Extracted listing

Begin

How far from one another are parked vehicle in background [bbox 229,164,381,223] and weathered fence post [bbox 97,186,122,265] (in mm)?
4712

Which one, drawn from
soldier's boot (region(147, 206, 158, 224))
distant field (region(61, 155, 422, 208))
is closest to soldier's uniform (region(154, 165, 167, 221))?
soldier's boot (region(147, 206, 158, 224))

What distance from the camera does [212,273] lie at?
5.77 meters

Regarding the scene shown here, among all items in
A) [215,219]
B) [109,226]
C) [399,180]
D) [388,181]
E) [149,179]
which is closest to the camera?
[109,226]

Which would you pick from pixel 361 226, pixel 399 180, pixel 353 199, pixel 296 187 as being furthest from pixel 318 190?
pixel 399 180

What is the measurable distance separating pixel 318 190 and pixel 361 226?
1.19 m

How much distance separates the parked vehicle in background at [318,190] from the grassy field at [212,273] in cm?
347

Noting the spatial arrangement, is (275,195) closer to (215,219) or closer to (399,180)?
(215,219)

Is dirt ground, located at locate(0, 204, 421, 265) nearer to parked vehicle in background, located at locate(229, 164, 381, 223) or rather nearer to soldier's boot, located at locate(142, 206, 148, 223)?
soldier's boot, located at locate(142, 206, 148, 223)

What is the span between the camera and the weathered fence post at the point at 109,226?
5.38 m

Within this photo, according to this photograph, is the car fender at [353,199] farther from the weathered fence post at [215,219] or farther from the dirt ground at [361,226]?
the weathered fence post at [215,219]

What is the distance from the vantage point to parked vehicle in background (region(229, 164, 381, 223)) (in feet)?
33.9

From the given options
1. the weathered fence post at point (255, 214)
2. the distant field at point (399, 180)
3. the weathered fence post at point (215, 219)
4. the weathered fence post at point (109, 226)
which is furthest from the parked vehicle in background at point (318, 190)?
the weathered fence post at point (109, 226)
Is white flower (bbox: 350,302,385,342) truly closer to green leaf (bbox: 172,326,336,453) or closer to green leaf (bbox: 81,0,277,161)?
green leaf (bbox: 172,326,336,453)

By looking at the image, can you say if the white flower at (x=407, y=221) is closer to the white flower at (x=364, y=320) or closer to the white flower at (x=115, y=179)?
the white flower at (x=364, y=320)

End

**PROBLEM TO SOLVE:**
Render every line of the listing above as a JSON list of strings, one string per line, with blank lines left out.

**RESULT OF THIS TASK:**
[
  "How far from one another are parked vehicle in background [bbox 229,164,381,223] and weathered fence post [bbox 97,186,122,265] (in mm)?",
  "4712",
  "Which one, drawn from",
  "soldier's boot (region(147, 206, 158, 224))",
  "distant field (region(61, 155, 422, 208))",
  "is closest to soldier's uniform (region(154, 165, 167, 221))?",
  "soldier's boot (region(147, 206, 158, 224))",
  "What distance from the camera does [212,273] lie at?",
  "5.77 meters",
  "Regarding the scene shown here, among all items in",
  "A) [215,219]",
  "B) [109,226]",
  "C) [399,180]",
  "D) [388,181]",
  "E) [149,179]",
  "which is closest to the camera?",
  "[109,226]",
  "Which would you pick from pixel 361 226, pixel 399 180, pixel 353 199, pixel 296 187 as being furthest from pixel 318 190?",
  "pixel 399 180",
  "What is the measurable distance separating pixel 318 190 and pixel 361 226?",
  "1.19 m",
  "How much distance separates the parked vehicle in background at [318,190] from the grassy field at [212,273] in cm?",
  "347",
  "Noting the spatial arrangement, is (275,195) closer to (215,219) or closer to (399,180)?",
  "(215,219)",
  "Is dirt ground, located at locate(0, 204, 421, 265) nearer to parked vehicle in background, located at locate(229, 164, 381, 223) or rather nearer to soldier's boot, located at locate(142, 206, 148, 223)?",
  "soldier's boot, located at locate(142, 206, 148, 223)",
  "What is the span between the camera and the weathered fence post at the point at 109,226?",
  "5.38 m",
  "Within this photo, according to this photograph, is the car fender at [353,199] farther from the weathered fence post at [215,219] or farther from the dirt ground at [361,226]?",
  "the weathered fence post at [215,219]",
  "What is the distance from the vantage point to parked vehicle in background (region(229, 164, 381, 223)) (in feet)?",
  "33.9",
  "From the given options",
  "1. the weathered fence post at point (255, 214)",
  "2. the distant field at point (399, 180)",
  "3. the weathered fence post at point (215, 219)",
  "4. the weathered fence post at point (109, 226)",
  "which is furthest from the parked vehicle in background at point (318, 190)?",
  "the weathered fence post at point (109, 226)",
  "Is white flower (bbox: 350,302,385,342) truly closer to green leaf (bbox: 172,326,336,453) or closer to green leaf (bbox: 81,0,277,161)?",
  "green leaf (bbox: 172,326,336,453)",
  "By looking at the image, can you say if the white flower at (x=407, y=221) is closer to the white flower at (x=364, y=320) or closer to the white flower at (x=115, y=179)?",
  "the white flower at (x=364, y=320)"
]